Insel is forwarding his field of neurobiology as a centerpiece for diagnostics, implying a disorder should be verifiable on an imaging device such as PET, MRI or fMRI to be authentic and current diagnostic measures are unacceptable to him. Nevermind many of the world’s leading mental health experts spent 13 years developing the new DSM with input from multiple cultures, multiple fields of science and a plethora of hard data.

As an M.D., Insel must adhere to the edicts of the American Medical Association which lists over 200 so-called ‘syndromes’ that have no source that can be identified by neuro-imaging, instrument or blood work.

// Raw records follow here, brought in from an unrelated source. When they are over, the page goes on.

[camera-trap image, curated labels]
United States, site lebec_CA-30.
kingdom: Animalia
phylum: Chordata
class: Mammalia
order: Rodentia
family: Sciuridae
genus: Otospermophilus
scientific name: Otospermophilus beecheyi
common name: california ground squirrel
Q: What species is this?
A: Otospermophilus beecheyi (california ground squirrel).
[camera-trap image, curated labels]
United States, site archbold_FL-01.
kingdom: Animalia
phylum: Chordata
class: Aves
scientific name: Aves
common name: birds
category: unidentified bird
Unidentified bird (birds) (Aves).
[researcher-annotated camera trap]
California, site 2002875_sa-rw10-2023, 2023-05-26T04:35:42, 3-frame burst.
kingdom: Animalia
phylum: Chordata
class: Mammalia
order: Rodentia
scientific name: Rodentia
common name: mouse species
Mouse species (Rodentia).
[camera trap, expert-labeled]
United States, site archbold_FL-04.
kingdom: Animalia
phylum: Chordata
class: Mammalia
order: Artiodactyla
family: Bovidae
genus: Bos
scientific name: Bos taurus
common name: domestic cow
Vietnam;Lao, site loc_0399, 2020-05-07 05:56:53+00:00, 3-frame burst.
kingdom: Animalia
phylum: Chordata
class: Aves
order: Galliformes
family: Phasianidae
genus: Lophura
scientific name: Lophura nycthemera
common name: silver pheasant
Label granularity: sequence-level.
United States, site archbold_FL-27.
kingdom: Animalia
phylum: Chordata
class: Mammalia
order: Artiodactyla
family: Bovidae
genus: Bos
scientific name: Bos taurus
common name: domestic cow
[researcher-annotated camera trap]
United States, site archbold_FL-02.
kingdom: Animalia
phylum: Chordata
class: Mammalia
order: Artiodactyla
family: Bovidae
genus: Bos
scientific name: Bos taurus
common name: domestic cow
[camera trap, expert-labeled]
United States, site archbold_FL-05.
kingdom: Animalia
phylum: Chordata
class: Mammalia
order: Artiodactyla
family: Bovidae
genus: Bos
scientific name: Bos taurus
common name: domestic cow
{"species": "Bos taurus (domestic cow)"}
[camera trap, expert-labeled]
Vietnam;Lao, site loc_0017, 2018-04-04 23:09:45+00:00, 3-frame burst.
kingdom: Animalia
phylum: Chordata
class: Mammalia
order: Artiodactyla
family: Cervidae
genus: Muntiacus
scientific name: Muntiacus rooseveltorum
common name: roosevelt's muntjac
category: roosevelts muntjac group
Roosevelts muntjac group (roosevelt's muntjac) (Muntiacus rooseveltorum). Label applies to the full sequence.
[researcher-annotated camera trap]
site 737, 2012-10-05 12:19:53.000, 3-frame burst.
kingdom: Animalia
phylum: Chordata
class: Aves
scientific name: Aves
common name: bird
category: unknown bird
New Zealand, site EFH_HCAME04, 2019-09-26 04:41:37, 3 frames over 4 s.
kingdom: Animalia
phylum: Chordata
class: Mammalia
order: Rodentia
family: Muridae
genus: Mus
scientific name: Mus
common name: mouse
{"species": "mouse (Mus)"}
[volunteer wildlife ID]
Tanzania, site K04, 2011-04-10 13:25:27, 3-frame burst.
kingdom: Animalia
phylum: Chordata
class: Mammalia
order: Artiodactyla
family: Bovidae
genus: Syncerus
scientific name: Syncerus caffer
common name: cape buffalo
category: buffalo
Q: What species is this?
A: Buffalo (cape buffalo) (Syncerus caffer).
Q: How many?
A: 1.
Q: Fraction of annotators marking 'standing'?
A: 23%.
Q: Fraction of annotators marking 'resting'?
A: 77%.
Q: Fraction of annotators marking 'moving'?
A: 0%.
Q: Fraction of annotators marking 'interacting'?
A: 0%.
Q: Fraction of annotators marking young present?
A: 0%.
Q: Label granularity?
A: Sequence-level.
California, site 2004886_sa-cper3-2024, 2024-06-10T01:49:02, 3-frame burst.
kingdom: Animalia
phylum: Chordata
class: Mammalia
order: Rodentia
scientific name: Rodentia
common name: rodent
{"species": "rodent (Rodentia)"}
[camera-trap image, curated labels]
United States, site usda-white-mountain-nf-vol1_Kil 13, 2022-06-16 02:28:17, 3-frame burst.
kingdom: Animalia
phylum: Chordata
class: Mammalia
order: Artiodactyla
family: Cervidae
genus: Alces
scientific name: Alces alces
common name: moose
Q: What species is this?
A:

Syndromes such as neuralgia, restless leg, Guillian-Barre, pelvic, metabolic, and so many others are determined in the same manner as many psychological disorders-presentations of symptoms. Yet, Insel wishes to hold the field of mental health to a much higher and currently unavailable standard.

Psychometrics is the study of theory and technique of psychological measurement determining capabilities, knowledge, personality traits, attitudes, judgment, and beliefs among other measures, none of which will currently reveal on a brain scan. Behaviors stemming from cognition, executive level thinking, socio/economic conditions and learned behavior will currently not light up an imaging device and these aspects of mental health are critical for diagnosis and treatment.

‘Real world’ clinicians who are on the front lines of diagnosis and treatment fully understand the new DSM 5 that now includes post-industrial disorders stemming from rapidly changing technologies that affect humanity and in particular, impressionable youth who can become addicted to such technologies.

Many children today are victims of parents who engaged in drug abuse during gestation, environmentally induced illnesses, households of angry parents having been severely affected by the economy, a divorce rate of 50 percent and live in sound bites, bullying social sites and public education systems that are barely able to assist children on an individual basis. These psychometrics will currently not glow on neuro-imaging.

Insel’s concepts and theories will help mental health professionals most likely as adjunctive diagnostic tools, but by his own admission, are not applicable to diagnostics and treatments in today’s world.

Psychology is not an exact science, nor is physical medicine. As medical doctors prescribe different medications and approaches to suit one’s individualities, so do mental health professionals. Science does not always provide exact answers. Science does provide the best explanation.

Perhaps Insel would have been wise to announce the NIMH research for the future and not be so summarily critical and dismissive of the efforts of millions of mental health professionals around the globe. The DSM 5 is the best criteria to date and the future is not now.


Paul Mountjoy is a Virginia based writer and a member of the American Psychological Association and the Association for Psychological Science.